Text:
I passed through New Paltz some weeks back. I picked up The Climber's Guide by Dick Williams at Rock and Snow to thumb through and plan a couple days out. I saw some routes I might be able to do so I might head up there soon. I've never been anywhere but Peterskill so I was hoping you guys would help me out and answer some questions.

First off, I plan to go during the week. I wanna avoid conflict and crowds. Will it be easy to navigate around using Mr Williams book? Looking at the cliffs from the road it seems pretty clear what's where. Anything special I should know being it's my first time? Can I ask these questions at Rock and Snow?

Next, Route suggestions. Regular Route on CPS, Tilman's, Shipton's Afternoon Delight, Jugs of Beer and 3.2 are all stuff I like to lead up in the Dacks. I feel safe and comfortable climbing those. I'm looking for a list of routes like the ones above. I could work on maybe something like the first pitch of Tilman's at first up to something like Afternoon Delight.

Thanks for any help.

christopher adams · · Unknown Hometown · Joined Apr 2006 · Points: 0
Bill Kirby wrote: I passed through New Paltz some weeks back. I picked up The Climber's Guide by Dick Williams at Rock and Snow to thumb through and plan a couple days out. I saw some routes I might be able to do so I might head up there soon. I've never been anywhere but Peterskill so I was hoping you guys would help me out and answer some questions. First off, I plan to go during the week. I wanna avoid conflict and crowds. Will it be easy to navigate around using Mr Williams book? Looking at the cliffs from the road it seems pretty clear what's where. Anything special I should know being it's my first time? Can I ask these questions at Rock and Snow? Next, Route suggestions. Regular Route on CPS, Tilman's, Shipton's Afternoon Delight, Jugs of Beer and 3.2 are all stuff I like to lead up in the Dacks. I feel safe and comfortable climbing those. I'm looking for a list of routes like the ones above. I could work on maybe something like the first pitch of Tilman's at first up to something like Afternoon Delight. Thanks for any help.
Whatever you do, avoid easy keyhole.

Horsemans, Gelsa, Fingerlocks or Cedarbox, Three pines, Sixish, Squiggles.
matt c. · · Unknown Hometown · Joined Nov 2009 · Points: 155

If you are looking for moderate stuff, you definitely came to the right place. There are tons moderate stuff there and its soo much fun.

You are smart to go midweek, weekends are a zoo.

When you are picking your routes, just be aware that the gunks stuff seems really sandbagged until you get used to the climbing there. When I first started climbing there I just added two to the rating in the guide book and it felt the grade. So if the guide book says 5.6, it felt like a 5.8.

There are a ton of climbs there right next to each other, I found it helpful to look at MP pictures to be able to identify key climbs to use as landmarks. Have

J. Serpico · · Saratoga County, NY · Joined Dec 2009 · Points: 140

Mid week is the way to go, especially over the summer, when even then the multi star classics at the moderate or 5.easy grades will be crowded.

Records supplied:
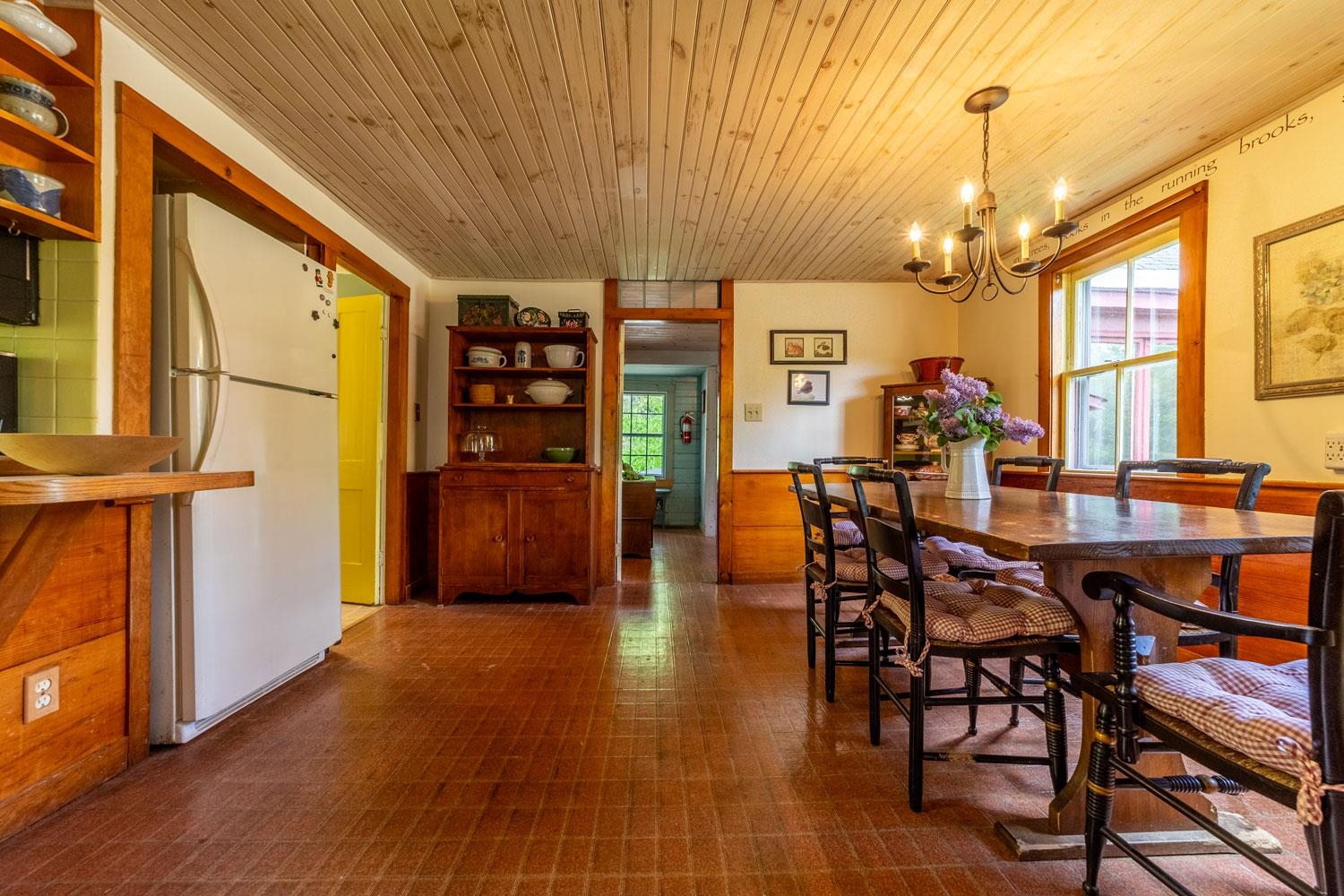 MLS #5043986 image #27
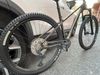 MERIDA BIG.TRAIL 500 2023, velikost rámu M (167-183cm)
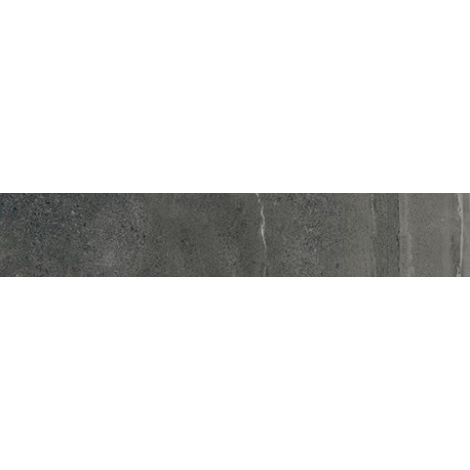 Coem Brit Stone Graphite 15 x 90 cm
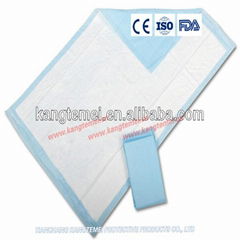 Disposable Absorbent Pet Mat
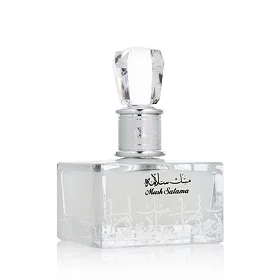 Lattafa Musk Salama Eau De Parfum 100 ml (unisex)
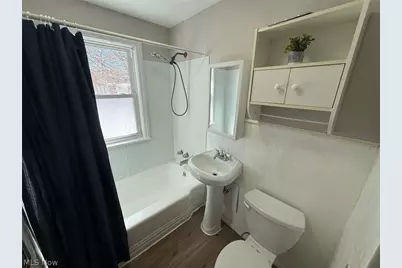 5713 South Boulevard, Maple Heights, OH 44137 - Photo 10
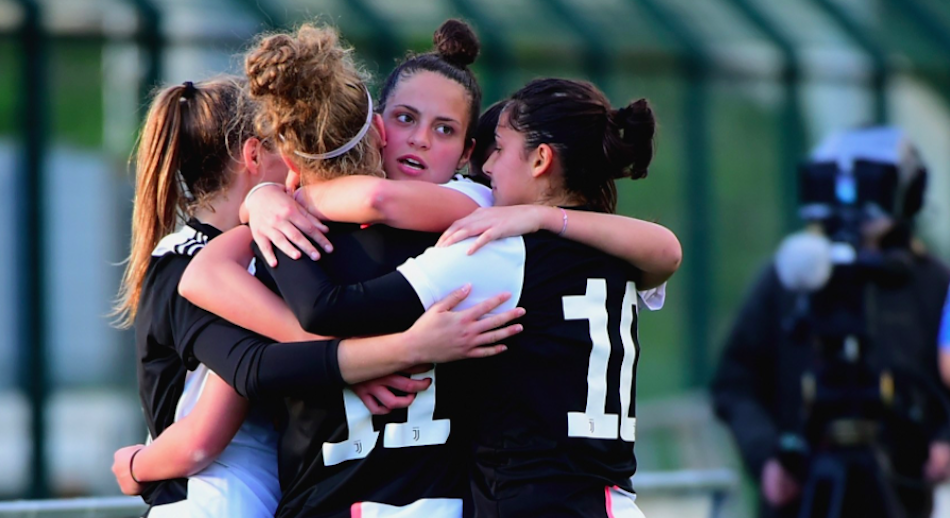 Calcio femminile: la Serie A rischia di non ripartire. Costi troppo elevati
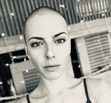xenia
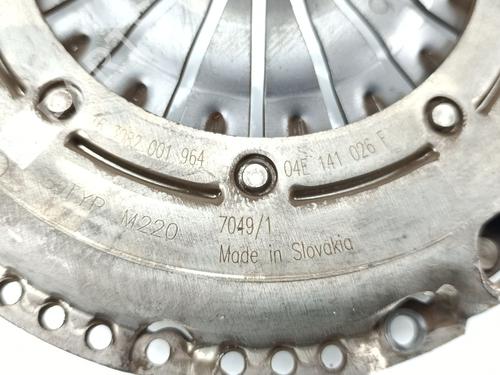 Other SEAT LEON (5F1) 1.5 TGi | BP30298671O1  - Image 5
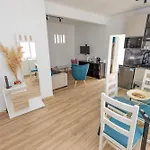 O Quintal Guesthouse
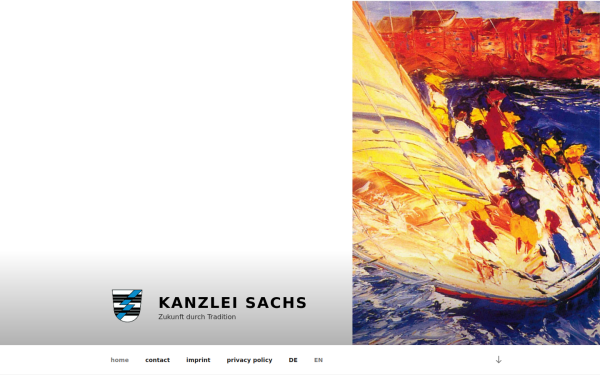 www.kanzlei-sachs.de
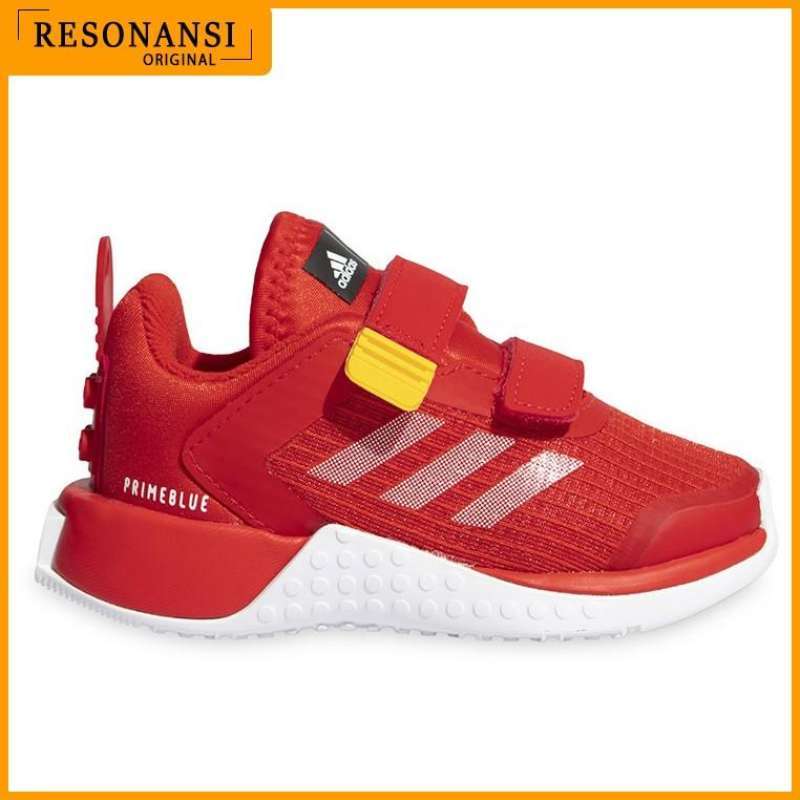 Harga adidas lego online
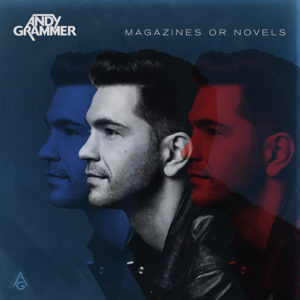 Andy Grammer-magazines-or-novels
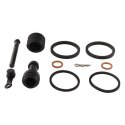 ALL BALLS ZESTAW NAPRAWCZY ZACISKU HAMULCOWEGO PRZÓD SUZUKI DR650 90-95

Aim of the exercise: Please give the adjustment one reply in the climbing forum thread says they made to guidebook ratings when they first climbed at the Gunks.

Solution to this task: They added two to the guidebook rating, so a route listed as 5.6 felt like a 5.8.